Dr. Berkhofer's research explores transformations in writing and power, including record-keeping, notions of authenticity/forgery, legal ideas, and how literate practices changed rule and wealth, as well as their broad effects on society and culture. It has often focused on archival documents of monastic scriptoria and princely chanceries, and how to evaluate them as evidence of mentality. He is currently exploring various aspects of historical writing, including possible comparisons between medieval European histories and those from other parts of the premodern world.
Forgeries and Historical Writing in Medieval England, France, and Flanders, 900-1200. Woodbridge: Boydell, 2022.
Monastic scribes frequently rewrote their archives, using charters, letters, and narratives, to create new usable pasts for claiming lands and privileges in their present or future. Such imagined histories could also be deployed to "reform" their community or reshape its relationship with lay and ecclesiastical authorities.

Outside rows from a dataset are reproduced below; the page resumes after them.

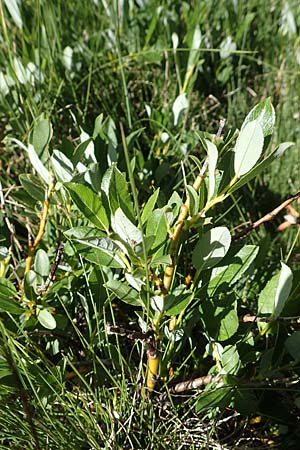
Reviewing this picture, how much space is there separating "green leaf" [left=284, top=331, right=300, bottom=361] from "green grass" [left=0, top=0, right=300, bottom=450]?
150 mm

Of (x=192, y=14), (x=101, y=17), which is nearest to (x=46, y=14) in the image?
(x=101, y=17)

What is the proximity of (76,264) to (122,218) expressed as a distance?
0.89 feet

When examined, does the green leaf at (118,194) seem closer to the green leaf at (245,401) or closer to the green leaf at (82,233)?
the green leaf at (82,233)

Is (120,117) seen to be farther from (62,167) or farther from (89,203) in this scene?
(89,203)

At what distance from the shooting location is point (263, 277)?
1058 mm

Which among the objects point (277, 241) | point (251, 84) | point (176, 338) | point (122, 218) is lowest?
point (277, 241)

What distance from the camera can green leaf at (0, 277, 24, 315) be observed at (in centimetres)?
85

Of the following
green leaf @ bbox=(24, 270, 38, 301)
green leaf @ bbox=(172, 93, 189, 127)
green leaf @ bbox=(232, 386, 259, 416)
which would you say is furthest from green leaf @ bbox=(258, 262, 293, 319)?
green leaf @ bbox=(172, 93, 189, 127)

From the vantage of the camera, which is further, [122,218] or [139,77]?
[139,77]

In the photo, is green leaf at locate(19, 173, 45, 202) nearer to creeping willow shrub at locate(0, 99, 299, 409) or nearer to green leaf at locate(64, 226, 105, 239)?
creeping willow shrub at locate(0, 99, 299, 409)

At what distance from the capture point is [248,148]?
0.73 m

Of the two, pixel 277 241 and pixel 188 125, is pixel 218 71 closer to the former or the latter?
pixel 188 125

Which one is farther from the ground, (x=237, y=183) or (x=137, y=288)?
(x=237, y=183)

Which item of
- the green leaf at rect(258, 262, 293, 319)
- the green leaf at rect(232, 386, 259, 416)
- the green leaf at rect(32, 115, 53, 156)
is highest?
the green leaf at rect(32, 115, 53, 156)
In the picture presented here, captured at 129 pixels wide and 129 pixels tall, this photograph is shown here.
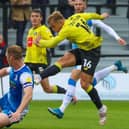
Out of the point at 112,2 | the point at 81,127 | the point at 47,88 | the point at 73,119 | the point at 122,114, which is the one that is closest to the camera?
the point at 81,127

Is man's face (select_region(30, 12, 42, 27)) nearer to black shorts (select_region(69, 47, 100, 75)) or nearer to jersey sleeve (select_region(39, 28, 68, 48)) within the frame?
black shorts (select_region(69, 47, 100, 75))

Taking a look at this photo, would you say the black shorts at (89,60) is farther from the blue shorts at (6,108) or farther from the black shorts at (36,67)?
the black shorts at (36,67)

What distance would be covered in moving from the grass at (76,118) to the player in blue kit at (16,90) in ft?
3.05

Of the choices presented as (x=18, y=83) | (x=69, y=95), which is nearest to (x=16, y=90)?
(x=18, y=83)

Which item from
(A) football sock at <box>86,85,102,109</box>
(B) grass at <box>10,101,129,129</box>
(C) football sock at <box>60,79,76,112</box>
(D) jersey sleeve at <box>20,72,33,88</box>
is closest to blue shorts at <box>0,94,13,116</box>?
(D) jersey sleeve at <box>20,72,33,88</box>

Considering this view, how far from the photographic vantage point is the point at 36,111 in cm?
1455

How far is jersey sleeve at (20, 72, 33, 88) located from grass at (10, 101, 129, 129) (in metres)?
1.38

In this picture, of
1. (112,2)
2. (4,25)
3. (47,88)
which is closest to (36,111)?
(47,88)

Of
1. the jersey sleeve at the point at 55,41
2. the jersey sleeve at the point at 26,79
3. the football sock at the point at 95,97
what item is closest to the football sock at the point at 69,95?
the football sock at the point at 95,97

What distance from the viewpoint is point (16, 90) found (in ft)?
34.8

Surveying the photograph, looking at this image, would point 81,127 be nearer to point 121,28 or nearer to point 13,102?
point 13,102

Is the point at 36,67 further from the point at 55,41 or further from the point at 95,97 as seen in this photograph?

Although these creative rewritings were forgeries, they still can be valuable evidence of medieval mentalities. Indeed, monastic forgeries and histories show a desire to rewrite the past to promote monks’ interests in the present and future.

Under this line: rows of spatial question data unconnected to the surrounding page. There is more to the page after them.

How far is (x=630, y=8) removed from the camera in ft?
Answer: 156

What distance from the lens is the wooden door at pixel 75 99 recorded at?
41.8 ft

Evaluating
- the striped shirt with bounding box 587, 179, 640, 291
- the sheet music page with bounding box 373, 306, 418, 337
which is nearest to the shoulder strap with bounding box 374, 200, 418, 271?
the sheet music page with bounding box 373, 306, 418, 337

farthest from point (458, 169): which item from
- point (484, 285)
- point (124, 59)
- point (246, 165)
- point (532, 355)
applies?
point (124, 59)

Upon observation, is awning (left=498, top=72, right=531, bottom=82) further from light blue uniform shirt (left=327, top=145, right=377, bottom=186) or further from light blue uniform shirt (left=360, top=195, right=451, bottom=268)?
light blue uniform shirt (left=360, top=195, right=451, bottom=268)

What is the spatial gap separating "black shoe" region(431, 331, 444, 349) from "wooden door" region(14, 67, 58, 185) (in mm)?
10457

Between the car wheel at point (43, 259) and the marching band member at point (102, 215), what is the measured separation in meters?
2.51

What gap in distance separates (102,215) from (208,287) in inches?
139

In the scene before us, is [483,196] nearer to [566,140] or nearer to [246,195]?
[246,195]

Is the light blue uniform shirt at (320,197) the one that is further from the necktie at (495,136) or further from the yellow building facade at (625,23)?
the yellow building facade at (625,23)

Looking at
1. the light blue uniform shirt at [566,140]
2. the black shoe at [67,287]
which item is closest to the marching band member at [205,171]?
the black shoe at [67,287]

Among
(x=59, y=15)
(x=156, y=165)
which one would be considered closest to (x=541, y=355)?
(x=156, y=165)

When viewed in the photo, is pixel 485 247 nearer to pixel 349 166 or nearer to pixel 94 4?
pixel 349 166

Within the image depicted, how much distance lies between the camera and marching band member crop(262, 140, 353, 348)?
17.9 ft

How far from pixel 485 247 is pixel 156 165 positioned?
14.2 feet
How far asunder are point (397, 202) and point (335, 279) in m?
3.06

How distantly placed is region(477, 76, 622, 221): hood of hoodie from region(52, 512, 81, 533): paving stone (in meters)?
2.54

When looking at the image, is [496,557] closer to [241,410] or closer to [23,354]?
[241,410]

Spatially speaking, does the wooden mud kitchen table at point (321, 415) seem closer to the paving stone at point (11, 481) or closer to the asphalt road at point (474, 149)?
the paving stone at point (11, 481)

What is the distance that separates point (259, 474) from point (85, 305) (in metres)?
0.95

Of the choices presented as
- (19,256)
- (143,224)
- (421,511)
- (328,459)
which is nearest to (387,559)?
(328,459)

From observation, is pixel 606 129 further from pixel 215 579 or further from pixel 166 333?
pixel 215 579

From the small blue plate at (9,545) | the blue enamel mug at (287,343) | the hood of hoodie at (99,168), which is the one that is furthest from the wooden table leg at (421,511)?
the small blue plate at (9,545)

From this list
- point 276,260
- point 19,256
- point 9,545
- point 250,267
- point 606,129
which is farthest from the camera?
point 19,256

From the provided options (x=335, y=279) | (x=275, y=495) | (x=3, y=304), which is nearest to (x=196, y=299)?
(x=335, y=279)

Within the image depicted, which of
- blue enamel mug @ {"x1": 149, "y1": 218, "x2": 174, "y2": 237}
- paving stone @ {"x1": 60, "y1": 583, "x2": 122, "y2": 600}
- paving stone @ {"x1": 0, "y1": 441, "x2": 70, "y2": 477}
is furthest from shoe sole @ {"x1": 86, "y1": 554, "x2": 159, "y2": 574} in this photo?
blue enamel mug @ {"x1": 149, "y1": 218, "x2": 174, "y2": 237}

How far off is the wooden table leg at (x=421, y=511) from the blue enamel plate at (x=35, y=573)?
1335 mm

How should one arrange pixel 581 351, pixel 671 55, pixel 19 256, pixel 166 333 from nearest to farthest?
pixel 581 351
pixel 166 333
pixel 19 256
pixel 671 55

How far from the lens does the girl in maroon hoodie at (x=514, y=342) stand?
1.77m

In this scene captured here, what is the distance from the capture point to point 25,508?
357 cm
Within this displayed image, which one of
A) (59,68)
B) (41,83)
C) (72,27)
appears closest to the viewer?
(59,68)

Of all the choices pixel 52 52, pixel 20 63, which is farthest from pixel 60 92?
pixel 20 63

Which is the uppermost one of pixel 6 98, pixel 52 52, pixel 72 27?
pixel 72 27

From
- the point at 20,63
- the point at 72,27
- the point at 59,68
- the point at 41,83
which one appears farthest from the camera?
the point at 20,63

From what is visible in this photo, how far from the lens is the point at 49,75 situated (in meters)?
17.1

The Experience of Power in Medieval Europe, 950-1350. Co-edited with Adam Kosto and Alan Cooper. Aldershot: Ashgate, 2005. Now available from the Taylor and Francis group at Routledge.
This collection considers how medieval people of all sorts experienced power for better or worse. It contains seventeen articles under three thematic headings: The Use of Power, Power Relations, and Discourses of Power.
Day of Reckoning: Power and Accountability in Medieval France. Philadelphia: University of Pennsylvania Press, 2004.
Uses approaches to literacy, legal studies, memory, ritual, and the manorial economy to reexamine the transformation of medieval power. Highlighting the relationship of archives and power, it draws on the rich documentary sources of five of the largest Benedictine monasteries in northern France and Flanders, with comparisons to others, over a period of nearly four centuries.
He has also published articles and chapters on a variety of topics, including abbatial lordship, a decretal of Pope Alexander III, inventories, and the marriage of unfree persons. For further details see his short cv.
Since arriving at WMU in 2001, Dr. Berkhofer has taught a wide variety of courses, including graduate courses for History and Medieval Studies students, advanced courses for History majors and minors, and general education/Western essential studies courses for students from across the university.
He advises masters and doctoral students in medieval history and medieval studies who focus on the central Middle Ages in northwestern Europe, especially those interested in literacy, power, monastic reform, or historical writing. Graduate courses he has taught include readings seminars on “Rulers and Regions in Medieval Europe, 900-1300,” “Medieval France,” “Medieval Social History” and the “Medieval Proseminar” which is an introduction to medieval historiography for students in Medieval Studies and History. Research seminars include “Writing and Reckoning in Medieval Europe,” “Medieval Historical Writing, 900-1300” and “Law and Power in Medieval England.”
In all his undergraduate teaching, whether it is lecture or discussion, offered in person, online, or in a hybrid format, he tries to engage students with sources from the past. He encourages close reading and examination of texts and objects to develop critical analysis skills which are transferable to life beyond the classroom.
For general undergraduate audiences, he teaches Hist 1000: The Early Western World and Hist 3600: The Medieval World: Society and Culture. Topical classes for advanced undergraduates he has offered include: Hist 3606: The Transformation of Medieval Europe, 1000-1500, Hist 3611 The Crusades: East Meets West, Hist 4495: Early European Family, and Hist 4495: Power and Society in Medieval Europe.